Martedì, 3 Luglio, 2012

L'esperto Roberto Chelucci: troppe malattie di origini professionali sfuggono all'Inail. La stima del patronato Inas: nel 2009 61 ex lavoratori sono morti per un tumore di origine professionale. Ma Inail ne ha indennizzati appena 9.

Lavorava da appena cinque giorni Gianfranco Mei, 37 anni, originario di Calcinaia, l'operatore ecologico travolto lo scorso lunedì 2 luglio da una Fiat Punto a Santa Maria a Monte.

Identica sorte per Tharmi Elmahomoudi, marocchino, 47 anni, sposato e padre di due figli. Poco prima dell'imbrunire, lo scorso sabato 9 giugno, indugiava in campo aperto in località Spicchiola, nel comune di Volterra.  Alla guida di una rotopressa, raccoglieva il fieno e lo comprimeva in balle. Straziato dagli ingranaggi del mezzo che gli era stato affidato.

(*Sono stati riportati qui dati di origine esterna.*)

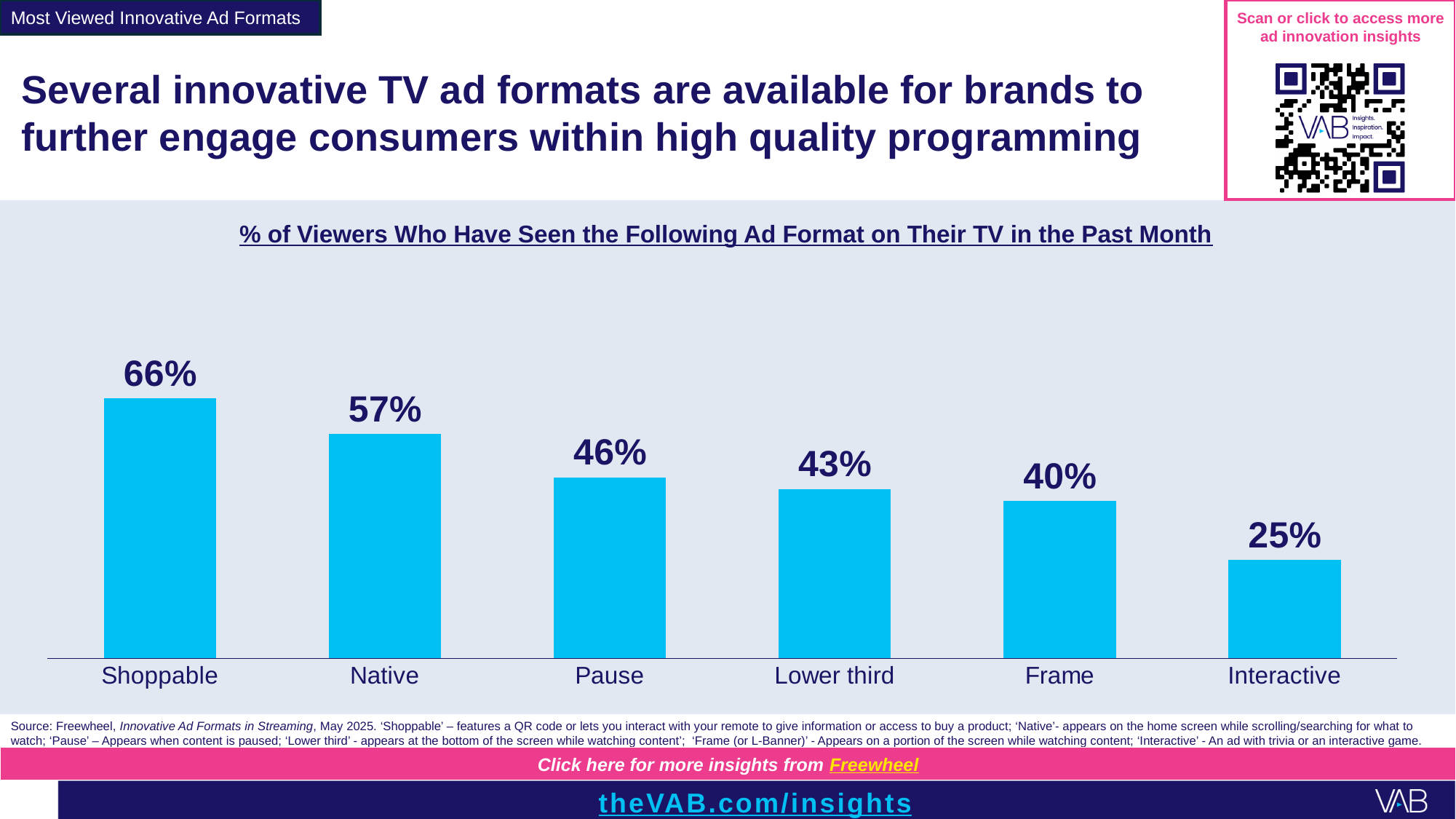
What is the difference in percentage points between Frame and Interactive? 15 Which ad format has the highest percentage of viewers who have seen it? Shoppable What is the value shown for the Pause ad format? 46% What percentage of viewers have seen a Shoppable ad format on their TV in the past month? 66% How many ad formats are shown in the chart? 6 Which ad format has the lowest percentage of viewers who have seen it? Interactive What is the title of the chart? % of Viewers Who Have Seen the Following Ad Format on Their TV in the Past Month What is the difference in percentage points between Shoppable and Native? 9 What percentage of viewers have seen the Lower third ad format? 43% Which has a higher value, Native or Pause? Native What type of chart is used on this slide? Bar chart Do the values rise or fall moving from left to right across the chart? Fall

Da gennaio ad oggi, in provincia di Pisa, sono morte quattro persone sul luogo di lavoro. Centinaia i feriti.

Ma le statistiche ufficiali non tengono conto di tante altre morti bianche. Della storia di molti operai la cui vita è spezzata da una malattia di origine professionale e non sempre indennizzata da Inail. Ne ha parlato Roberto Chelucci, esperto del patronato Inas, in occasione del convegno sulla salubrità dei luoghi di lavoro promosso dalla Cisl di Pisa al polo tecnologico di Navacchio. Con lui hanno portato la loro testimonianza Alfonso Cristaudo e Giovanni Guglielmi, medici del lavoro, il legale Paolo Bartalena, il presidente dell'amministrazione provinciale Andrea Pieroni, il vicepresidente di Inas nazionale Sante Marzotto, il responsabile del dipartimento ambiente della Cisl Giuseppe D'Ercole ed il segretario confederale della Cisl Maurizio Petriccioli. Ad ascoltarli, poco meno di duecento sindacalisti Cisl. Hanno aperto i lavori il segretario provinciale della Cisl di Pisa Gianluca Federici e il segretario della Ust di Pisa Gabriello Cima.

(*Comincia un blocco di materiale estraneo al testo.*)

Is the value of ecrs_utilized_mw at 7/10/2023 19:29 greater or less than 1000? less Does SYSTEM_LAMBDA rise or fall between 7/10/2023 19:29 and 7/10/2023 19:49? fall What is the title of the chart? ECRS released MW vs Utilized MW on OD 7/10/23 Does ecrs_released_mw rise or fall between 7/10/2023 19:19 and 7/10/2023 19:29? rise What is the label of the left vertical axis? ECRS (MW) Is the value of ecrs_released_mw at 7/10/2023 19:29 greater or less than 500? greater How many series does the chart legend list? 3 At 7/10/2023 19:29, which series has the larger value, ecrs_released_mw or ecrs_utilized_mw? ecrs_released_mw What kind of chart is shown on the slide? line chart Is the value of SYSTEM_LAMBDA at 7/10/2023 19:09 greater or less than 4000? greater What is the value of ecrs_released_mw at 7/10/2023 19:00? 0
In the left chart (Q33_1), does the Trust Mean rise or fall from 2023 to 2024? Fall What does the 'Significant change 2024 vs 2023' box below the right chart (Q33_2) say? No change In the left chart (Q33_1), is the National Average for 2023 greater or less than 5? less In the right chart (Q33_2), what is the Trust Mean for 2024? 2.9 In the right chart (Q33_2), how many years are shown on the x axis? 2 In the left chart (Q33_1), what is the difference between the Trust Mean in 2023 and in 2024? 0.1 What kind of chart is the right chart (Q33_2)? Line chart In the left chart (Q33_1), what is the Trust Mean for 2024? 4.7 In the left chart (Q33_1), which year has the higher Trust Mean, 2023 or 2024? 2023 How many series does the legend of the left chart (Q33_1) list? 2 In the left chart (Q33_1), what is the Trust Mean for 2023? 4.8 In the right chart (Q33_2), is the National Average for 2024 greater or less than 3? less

«I rapporti annuali dell'Inail – commenta Roberto Chelucci – parlano di infortuni e di morti sul lavoro in calo. Insomma, di una situazione grave ma sotto controllo. Purtroppo così non è».

Perché? «Le statistiche sulle morti bianche non tengono conto degli operai, degli agricoltori e degli artigiani che muoiono sul letto di casa o in ospedale, stroncati da una malattia di origine professionale. Mi riferisco a quanti vengono a contatto con agenti cancerogeni, per periodi più o meno lunghi nel loro luogo di lavoro. Gli studi parlano chiaro. Lo studio europeo Carex (Carcinogen Exposure), in particolare, ha valutato che su 21 milioni ed 800mila cittadini occupati in Italia, 4 milioni e 200mila sono esposti ad agenti cancerogeni. Tra i 95 agenti cancerogeni certi per l'uomo classificati dall'Agenzia internazionale per la ricerca sul cancro (Iarc) 44 sono cancerogeni professionali. Ciò significa che ogni 100 tumori al polmone, almeno 30 sono di origine professionale, così come lo sono molti tumori alla vescica, alla laringe ed al colon».

Fa due conti Roberto Chelucci: «in provincia di Pisa, nel 2009, sono morti per tumore 1.219 persone. «Se anche applicassimo una stima 'prudente' – peraltro condivisa dallo stesso Inail e secondo cui in cinque casi su cento il cancro sarebbe di origine professionale - avremmo che 61 di questi uomini o donne si sono ammalate perché sono venute in contatto, nel luogo in cui hanno lavorato,con agenti cancerogeni. Perché invece i casi riconosciuti da Inail sono appena 9?».